__Text passage__
The MLC has distributed $1 billion to songwriters to date

MBW’s Stat Of The Week is a series in which we highlight a single data point that deserves the attention of the global music industry. Stat Of the Week is supported by Cinq Music Group, a technology-driven record label, distribution, and rights management company.


Back in 2018, a bill was signed into US law that paved the way for a complete overhaul of the music licensing framework in the market via the introduction of a blanket mechanical license for digital service providers (DSPs).

That bill, the Music Modernization Act (MMA), resulted in the designation, by the United States Copyright Office (USCO), of the Mechanical Licensing Collective (MLC) – an entity tasked with licensing and administering rights.

What that has all meant in practice since then, is that music streaming services in the United States like Spotify and Apple Music have been required to pay large sums of mechanical royalties to MLC, which serves as an exclusive administrator.

The MLC’s job is to then distribute these royalties to music publishers, administrators, ex-US CMOs, and self-administered songwriters, composers and lyricists whose songs have been streamed.

In 2022, the MLC’s second year of operation, the organization directly distributed more than $532.3 million in royalties to its Members and processed usage covered by voluntary licenses maintained by DSPs valued at an additional $48 million, bringing the MLC’s total royalties distributed for the year to roughly $580.3 million.

The MLC revealed this distribution figure in a letter to its members this week, and obtained by MBW.

To date, according to the MLC, including February 2023,  royalties distributed by the MLC have reached the $1 billion milestone, including $945.9 million in blanket royalties and another $137.1 million in voluntary royalties.

__The tasks__
1 – Set down, word for word, the part of the MLC article between "That bill, the" and "and administering rights.", inclusive.
2 – List every distinct dollar amount that appears in the MLC article.
The data placed after the MLC article isn't needed for anything here.

__Records shown__
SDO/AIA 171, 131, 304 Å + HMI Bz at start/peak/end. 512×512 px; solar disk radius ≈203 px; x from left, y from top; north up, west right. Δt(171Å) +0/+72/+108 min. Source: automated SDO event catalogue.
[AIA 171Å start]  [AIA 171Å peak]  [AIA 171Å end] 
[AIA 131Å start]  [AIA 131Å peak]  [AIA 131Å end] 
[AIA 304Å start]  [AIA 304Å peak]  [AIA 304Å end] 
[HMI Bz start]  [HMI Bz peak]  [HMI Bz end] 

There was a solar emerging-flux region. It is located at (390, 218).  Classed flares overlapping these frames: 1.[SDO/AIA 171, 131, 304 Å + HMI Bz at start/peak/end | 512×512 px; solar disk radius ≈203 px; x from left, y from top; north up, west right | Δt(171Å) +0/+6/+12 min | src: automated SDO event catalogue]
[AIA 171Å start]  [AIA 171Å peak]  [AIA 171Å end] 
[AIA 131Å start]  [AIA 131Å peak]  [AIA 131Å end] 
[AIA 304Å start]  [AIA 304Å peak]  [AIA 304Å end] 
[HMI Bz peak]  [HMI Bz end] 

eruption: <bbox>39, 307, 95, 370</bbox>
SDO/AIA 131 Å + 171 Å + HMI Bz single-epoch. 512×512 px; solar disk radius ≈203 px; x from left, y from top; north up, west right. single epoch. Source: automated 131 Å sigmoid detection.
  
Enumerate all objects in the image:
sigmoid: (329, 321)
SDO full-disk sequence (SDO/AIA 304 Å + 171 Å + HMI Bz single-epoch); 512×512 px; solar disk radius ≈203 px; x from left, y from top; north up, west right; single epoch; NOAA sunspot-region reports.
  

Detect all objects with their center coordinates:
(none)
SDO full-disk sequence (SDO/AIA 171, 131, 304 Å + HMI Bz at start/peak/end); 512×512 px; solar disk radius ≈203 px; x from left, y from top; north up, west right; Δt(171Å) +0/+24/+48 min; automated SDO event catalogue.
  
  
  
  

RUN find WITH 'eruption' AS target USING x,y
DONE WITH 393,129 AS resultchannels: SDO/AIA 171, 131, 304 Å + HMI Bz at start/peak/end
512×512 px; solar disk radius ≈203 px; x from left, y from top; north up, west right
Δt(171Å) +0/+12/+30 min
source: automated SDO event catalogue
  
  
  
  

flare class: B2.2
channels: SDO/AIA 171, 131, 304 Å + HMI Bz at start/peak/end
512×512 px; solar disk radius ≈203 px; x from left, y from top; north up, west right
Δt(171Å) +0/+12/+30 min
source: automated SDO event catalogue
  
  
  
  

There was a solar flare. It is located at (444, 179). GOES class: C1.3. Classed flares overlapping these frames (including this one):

__Solutions to the problems__
1 –
That bill, the Music Modernization Act (MMA), resulted in the designation, by the United States Copyright Office (USCO), of the Mechanical Licensing Collective (MLC) – an entity tasked with licensing and administering rights.

2 –
$1 billion
$532.3 million
$48 million
$580.3 million
$945.9 million
$137.1 million